# TASK PROMPT
Pick out each line in the records below that contains the word "image" and copy those lines.

** start of EXERCISE MATERIAL **

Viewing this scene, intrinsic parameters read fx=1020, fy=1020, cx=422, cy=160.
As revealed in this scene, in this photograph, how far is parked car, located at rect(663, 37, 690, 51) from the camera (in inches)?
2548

** end of EXERCISE MATERIAL **
** start of EXERCISE MATERIAL **

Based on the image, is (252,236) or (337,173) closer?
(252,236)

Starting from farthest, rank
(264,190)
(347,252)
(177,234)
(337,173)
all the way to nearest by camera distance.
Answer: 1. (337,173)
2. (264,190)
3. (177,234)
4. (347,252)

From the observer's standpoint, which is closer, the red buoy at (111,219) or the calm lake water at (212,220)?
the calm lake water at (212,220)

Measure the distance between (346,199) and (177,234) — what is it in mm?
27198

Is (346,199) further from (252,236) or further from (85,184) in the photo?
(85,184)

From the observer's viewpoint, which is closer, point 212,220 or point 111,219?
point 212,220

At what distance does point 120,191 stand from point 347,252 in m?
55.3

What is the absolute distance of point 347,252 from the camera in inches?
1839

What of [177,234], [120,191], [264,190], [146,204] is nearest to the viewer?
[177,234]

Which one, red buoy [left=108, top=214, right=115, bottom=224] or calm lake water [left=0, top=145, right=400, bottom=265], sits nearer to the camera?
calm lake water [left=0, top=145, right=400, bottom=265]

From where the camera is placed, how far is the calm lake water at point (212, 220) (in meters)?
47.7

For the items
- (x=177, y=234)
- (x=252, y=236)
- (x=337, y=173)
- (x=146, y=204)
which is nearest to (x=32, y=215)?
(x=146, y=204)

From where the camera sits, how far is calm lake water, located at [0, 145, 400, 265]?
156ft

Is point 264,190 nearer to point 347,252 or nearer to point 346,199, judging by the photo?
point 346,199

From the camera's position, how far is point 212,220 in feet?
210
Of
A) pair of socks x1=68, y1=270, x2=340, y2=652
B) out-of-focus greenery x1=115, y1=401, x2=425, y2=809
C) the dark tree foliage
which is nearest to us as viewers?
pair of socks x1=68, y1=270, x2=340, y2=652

** end of EXERCISE MATERIAL **
** start of EXERCISE MATERIAL **

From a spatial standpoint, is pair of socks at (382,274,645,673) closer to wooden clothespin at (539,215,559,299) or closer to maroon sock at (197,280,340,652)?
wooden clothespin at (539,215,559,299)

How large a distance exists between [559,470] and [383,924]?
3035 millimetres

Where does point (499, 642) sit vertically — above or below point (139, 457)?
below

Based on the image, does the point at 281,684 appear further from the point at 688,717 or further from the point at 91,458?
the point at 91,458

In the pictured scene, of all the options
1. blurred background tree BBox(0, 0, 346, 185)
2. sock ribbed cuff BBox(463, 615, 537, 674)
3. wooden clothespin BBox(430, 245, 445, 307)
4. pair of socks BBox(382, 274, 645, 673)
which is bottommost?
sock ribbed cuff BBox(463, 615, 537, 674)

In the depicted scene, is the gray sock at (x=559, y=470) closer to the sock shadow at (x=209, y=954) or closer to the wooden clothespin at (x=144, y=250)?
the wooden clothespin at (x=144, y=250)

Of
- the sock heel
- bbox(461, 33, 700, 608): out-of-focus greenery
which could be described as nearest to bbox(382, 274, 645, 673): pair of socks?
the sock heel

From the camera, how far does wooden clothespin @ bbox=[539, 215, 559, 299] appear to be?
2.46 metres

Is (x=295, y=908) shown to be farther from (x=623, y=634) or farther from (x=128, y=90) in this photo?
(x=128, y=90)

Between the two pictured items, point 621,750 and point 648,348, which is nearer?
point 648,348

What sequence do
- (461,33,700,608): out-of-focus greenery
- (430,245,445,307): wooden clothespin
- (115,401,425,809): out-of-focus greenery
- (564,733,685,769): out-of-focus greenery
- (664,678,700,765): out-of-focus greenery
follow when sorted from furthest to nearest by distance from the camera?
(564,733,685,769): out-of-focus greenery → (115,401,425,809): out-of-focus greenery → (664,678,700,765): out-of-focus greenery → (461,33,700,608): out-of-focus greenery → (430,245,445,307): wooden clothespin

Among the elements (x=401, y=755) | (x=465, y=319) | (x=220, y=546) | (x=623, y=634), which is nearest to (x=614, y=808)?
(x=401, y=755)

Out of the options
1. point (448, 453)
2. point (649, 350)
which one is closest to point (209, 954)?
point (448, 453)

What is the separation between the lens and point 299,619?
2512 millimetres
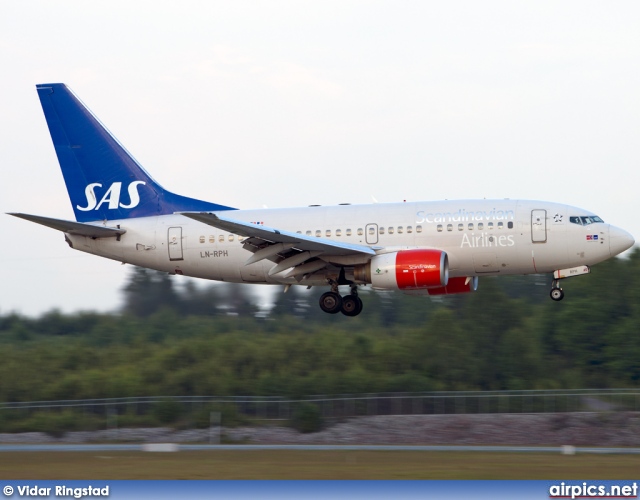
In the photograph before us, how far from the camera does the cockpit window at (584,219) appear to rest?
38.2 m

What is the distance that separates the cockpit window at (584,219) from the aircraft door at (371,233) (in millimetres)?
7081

** end of EXERCISE MATERIAL **

# ANSWER TO THIS PROBLEM
Based on the image, is (252,236) or (337,173) closer?
Based on the image, does the point at 281,684 appear further from the point at 688,717 or further from the point at 91,458?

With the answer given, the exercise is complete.